[Opening Document extract section]
What’s wrong with The Selfish Gene?
The Selfish Gene by Richard Dawkins is a highly persuasive presentation of the neo-darwinist gene-centred view of evolution. I have analysed it in detail in an article published in 2011:
Noble D, (2011) Neo-Darwinism, the Modern Synthesis and selfish genes: are they of use in physiology? Journal of Physiology, 589, 1007-1015.
Available here: Neo-Darwinism, the Modern Synthesis and selfish genes: are they of use in physiology?
As with all of Dawkins’ books, the writing is impressive. The Selfish Gene is colourful, convincing and unforgettable – until one tries to analyse it by the standard philosophical and scientific criteria. Then it unravels.
First, it unravels because there has been confusion over whether the title was or was not meant to be metaphorical. It is clear that when it was first written in 1976, and even as late as 1981, Dawkins’ position was “that was no metaphor. I believe it is the literal truth”.
Dawkins R (1981). In defence of selfish genes. Philosophy 56, 556–573 http://www.jstor.org/discover/10.2307/3750888?uid=3738032&uid=2&uid=4&sid=21102396324337
I strongly believe that was indeed the case. It is hard to read The Selfish Gene without supposing that its author was intent on conveying hard and incontestable scientific truth. The book exudes that kind of confidence in its message. So, why couldn’t it be ‘the literal truth’? The reason is provided by Dawkins himself in his 1981 article. He tries to explain why it is literal truth by explaining that it is a metaphor! The sentence I quoted above continues “provided certain key words are defined in the particular ways favoured by biologists”. A metaphor is precisely ‘certain key words defined in particular ways’. The whole point of a metaphor is that the meaning of the word is changed from its normal literal meaning.
This confusion is symptomatic of a deeper confusion. As pure metaphor, the idea suffers from the difficulty that no experiment could ever distinguish between the selfish gene view and opposing metaphors, such as co-operative or prisoner genes. In my 2011 article I attempt to find a way out of this problem by asking whether there are ways of unpacking the metaphor to give the idea some empirical leverage, so that it could at least become testable. One way of doing that is to conflate the terms “selfish” and “successful”. A selfish bit of DNA is then the one that succeeds in increasing its frequency in the gene pool. But what this does is to make the hypothesis empty, circular. The only prediction of the hypothesis, i. e. success in increasing frequency in the gene pool, is also the definition of the hypothesis’ central entity. As I say in my 2011 article “It is a strange hypothesis that uses its own definition of its postulated entity as its only prediction.” Joan Roughgarden has also spotted that conflating “selfish” and “successful” makes the hypothesis empty: “But that vacates the meaning of selfish. “Selfish gene” and “successful gene” are not the same thing.”
Roughgarden, JE (2009) The Genial Gene. Deconstructing Darwinian Selfishness. Berkeley, University of California Press
We have to live therefore with the uncomfortable fact that it “is clearly metaphorical metaphysics, and rather poor metaphysics at that since, as we have seen, it is essentially empty as a scientific hypothesis, at least in physiological science” (Noble 2011).
[Closing Document extract section]
[Opening Data section]
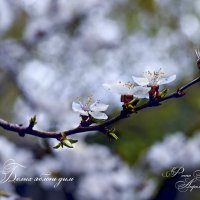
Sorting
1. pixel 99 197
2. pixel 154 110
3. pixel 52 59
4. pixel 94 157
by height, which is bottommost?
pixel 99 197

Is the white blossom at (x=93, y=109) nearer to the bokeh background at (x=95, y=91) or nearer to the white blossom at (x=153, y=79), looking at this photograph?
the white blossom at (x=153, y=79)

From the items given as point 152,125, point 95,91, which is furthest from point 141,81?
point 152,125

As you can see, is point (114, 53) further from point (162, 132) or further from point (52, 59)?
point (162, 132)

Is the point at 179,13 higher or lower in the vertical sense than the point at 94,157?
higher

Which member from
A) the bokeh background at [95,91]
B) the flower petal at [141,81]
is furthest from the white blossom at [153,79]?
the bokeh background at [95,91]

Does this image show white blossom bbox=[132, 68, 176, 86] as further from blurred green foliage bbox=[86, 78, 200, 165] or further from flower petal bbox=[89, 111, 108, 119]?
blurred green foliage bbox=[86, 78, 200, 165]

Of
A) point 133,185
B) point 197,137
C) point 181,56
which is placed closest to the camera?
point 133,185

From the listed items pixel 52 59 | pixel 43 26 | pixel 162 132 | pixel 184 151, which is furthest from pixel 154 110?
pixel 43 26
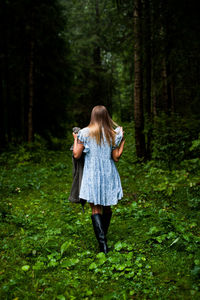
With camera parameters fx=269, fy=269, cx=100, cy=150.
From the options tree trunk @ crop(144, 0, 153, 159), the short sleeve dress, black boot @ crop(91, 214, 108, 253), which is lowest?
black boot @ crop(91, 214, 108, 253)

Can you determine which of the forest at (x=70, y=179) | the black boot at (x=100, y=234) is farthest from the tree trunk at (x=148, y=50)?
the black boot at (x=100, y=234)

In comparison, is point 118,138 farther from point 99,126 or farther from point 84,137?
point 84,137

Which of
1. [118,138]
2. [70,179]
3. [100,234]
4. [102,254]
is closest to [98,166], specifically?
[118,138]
[Closing Data section]
[Opening Data section]
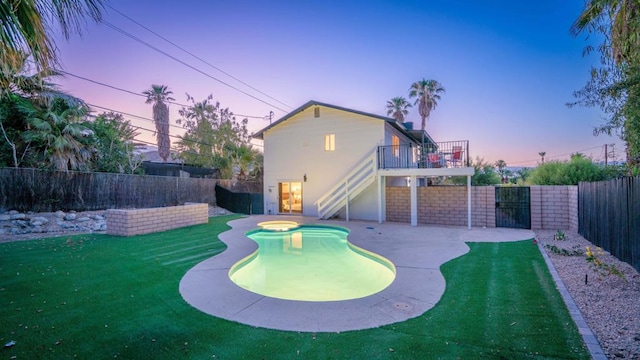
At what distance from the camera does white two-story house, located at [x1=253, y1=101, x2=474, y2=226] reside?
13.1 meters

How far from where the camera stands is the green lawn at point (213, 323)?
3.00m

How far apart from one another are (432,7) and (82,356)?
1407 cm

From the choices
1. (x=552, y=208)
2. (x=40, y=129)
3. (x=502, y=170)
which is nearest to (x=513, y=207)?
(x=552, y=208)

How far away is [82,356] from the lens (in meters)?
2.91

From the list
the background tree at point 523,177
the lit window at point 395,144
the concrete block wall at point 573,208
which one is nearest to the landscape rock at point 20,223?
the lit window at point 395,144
[Closing Data section]
**Problem set**
(a) In the text on The Selfish Gene, who else is said to have noticed that conflating "selfish" and "successful" makes the hypothesis empty?
(b) From the text on The Selfish Gene, echo the passage that begins at the words "Available here: Neo-Darwinism, the" and stops after "Then it unravels.".

**Solutions to the tasks**
(a) Joan Roughgarden

(b)
Available here: Neo-Darwinism, the Modern Synthesis and selfish genes: are they of use in physiology?
As with all of Dawkins’ books, the writing is impressive. The Selfish Gene is colourful, convincing and unforgettable – until one tries to analyse it by the standard philosophical and scientific criteria. Then it unravels.